| Exercise requirements |
The expected result is the segment of the entries that begins with the line containing "Bystander participants report" and ends with the last line, copied verbatim.

Available records Start Marker

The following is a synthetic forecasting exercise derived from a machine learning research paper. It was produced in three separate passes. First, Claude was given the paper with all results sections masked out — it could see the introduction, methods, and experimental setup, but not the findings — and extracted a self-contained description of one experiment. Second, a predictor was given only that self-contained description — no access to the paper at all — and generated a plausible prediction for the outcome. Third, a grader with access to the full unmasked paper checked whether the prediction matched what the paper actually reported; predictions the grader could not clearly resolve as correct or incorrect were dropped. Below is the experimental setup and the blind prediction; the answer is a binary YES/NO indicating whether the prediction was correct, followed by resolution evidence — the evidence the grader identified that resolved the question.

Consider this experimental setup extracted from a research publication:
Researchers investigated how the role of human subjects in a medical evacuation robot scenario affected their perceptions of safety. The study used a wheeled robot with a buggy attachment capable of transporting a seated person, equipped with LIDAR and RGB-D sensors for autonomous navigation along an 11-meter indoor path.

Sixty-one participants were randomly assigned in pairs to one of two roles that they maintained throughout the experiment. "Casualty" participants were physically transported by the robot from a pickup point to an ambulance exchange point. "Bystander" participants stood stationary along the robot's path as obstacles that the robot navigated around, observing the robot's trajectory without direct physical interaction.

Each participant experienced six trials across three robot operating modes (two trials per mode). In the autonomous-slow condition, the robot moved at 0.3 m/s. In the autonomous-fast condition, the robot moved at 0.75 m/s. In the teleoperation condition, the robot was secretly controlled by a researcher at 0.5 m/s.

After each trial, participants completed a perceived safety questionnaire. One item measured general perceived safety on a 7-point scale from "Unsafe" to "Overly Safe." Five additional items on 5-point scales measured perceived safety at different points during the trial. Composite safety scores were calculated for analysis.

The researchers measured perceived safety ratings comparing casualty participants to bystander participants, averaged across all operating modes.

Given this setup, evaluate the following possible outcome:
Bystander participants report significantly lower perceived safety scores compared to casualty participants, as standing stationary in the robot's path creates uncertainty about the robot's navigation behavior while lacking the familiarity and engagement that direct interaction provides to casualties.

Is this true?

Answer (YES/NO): NO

Available records End Marker

| Output for this exercise |
Bystander participants report significantly lower perceived safety scores compared to casualty participants, as standing stationary in the robot's path creates uncertainty about the robot's navigation behavior while lacking the familiarity and engagement that direct interaction provides to casualties.

Is this true?

Answer (YES/NO): NO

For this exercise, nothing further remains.